# What is the precise definition of predual

How does one define "predual" and the surrounding notions? More specifically:

Why must there be only one predual of $X$ when $X$ is a Banach space? What is the correct notion of similarity here that gives this uniqueness? Is it isomorphic homeomorphism of Banach spaces? I'm also interested in the corresponding algebraic statement. Is it true that if $V$ is a vector space, then it has at most one predual?

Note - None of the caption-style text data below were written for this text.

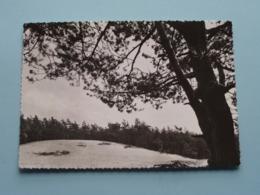 """"""" Hoge MOUW """" KASTERLEE ( Uitg. Copyright CASH - Nr. 7 ) Anno 1969 ( Zie/voir Photo ) ! - Kasterlee"""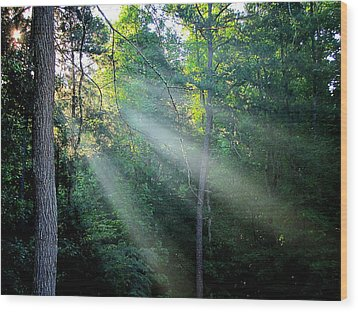 Wood Print featuring the photograph Morning Rays by Greg Simmons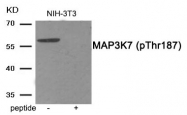 AP55856PU-S - TAK1 / MAP3K7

I have noticed from looking online that the predual of $B(H)$ is the trace class operators, and the predual of that is the compact operators, which strangely enough means that taking preduals doesn't always reduce the "size" of the space (I'm not able to be precise since I don't know the true meaning of the uniqueness of predual), even though in the algebraic setting, one always has the usual injection of a vector space into its dual. I suppose that this discrepancy is because in the analytic definition of dual, we require continuity, so that the dual vector of a vector $x$ in $X$ when $X$ is a Banach space need not actually be in the continuous dual $X^*$ of $X$?

-
What is true is that the predual of a von Neumann algebra is unique up to isometric isomorphism (that's part of Sakai's theorem characterizing von Neumann algebras as $C^\ast$-algebras that are dual spaces as Banach spaces). Generally, a Banach space has many preduals: $\ell^1$ has uncountably many pairwise non-isometrically isomorphic preduals (among which the function spaces $C(K)$ with $K$ a countable and compact Hausdorff space). –  t.b. Jun 4 '12 at 18:22
Thanks, that helps. Also, it just occurred to me that although the trace class operators may be a subset of the compact operators, there can still be an injection, even a nonsurjective one, from the compacts to the trace class operators. –  Jeff Jun 4 '12 at 18:27
After doing some internet searching, I have found a conspicuous level of avoidance of Sakai's theorem, as well as that people never define Von Neumann Algebras abstractly. Is this because the theorem is not considered pedagogically important, or because its proof is extremely difficult and not suitable for graduate students, or both? It seems I'd have to get a copy of Sakai's paper, which isn't available on Arxiv, not to mention I'm not even sure I have the prereqs to read it. –  Jeff Jun 4 '12 at 18:42
A paper from the fifties on ArXiV? :) Here's the original. Sakai's theorem is proved e.g. around Cor. III.3.9, p.135 in Takesaki, vol. I. I'm not an operator theorist but my suspicion is that (apart from historical reasons) many vNa's people look at "in practice" arise concretely, so that's a natural framework in some sense. The theory can easily and elegantly developed from the abstract point of view, that's done e.g. in Sakai's book. –  t.b. Jun 4 '12 at 19:00

As pointed out in comments, preduals of general Banach spaces are not unique, even up to (non-isometric) isomorphism. For example, see the paper by Benyamini and Lindenstrauss, A predual of $\ell_1$ which is not isomorphic to a $C(K)$ space (Israel J. Math. 13 (1972), 246-254) or related MathOverflow threads Preduals of B(E) and separable $L^1$ predual.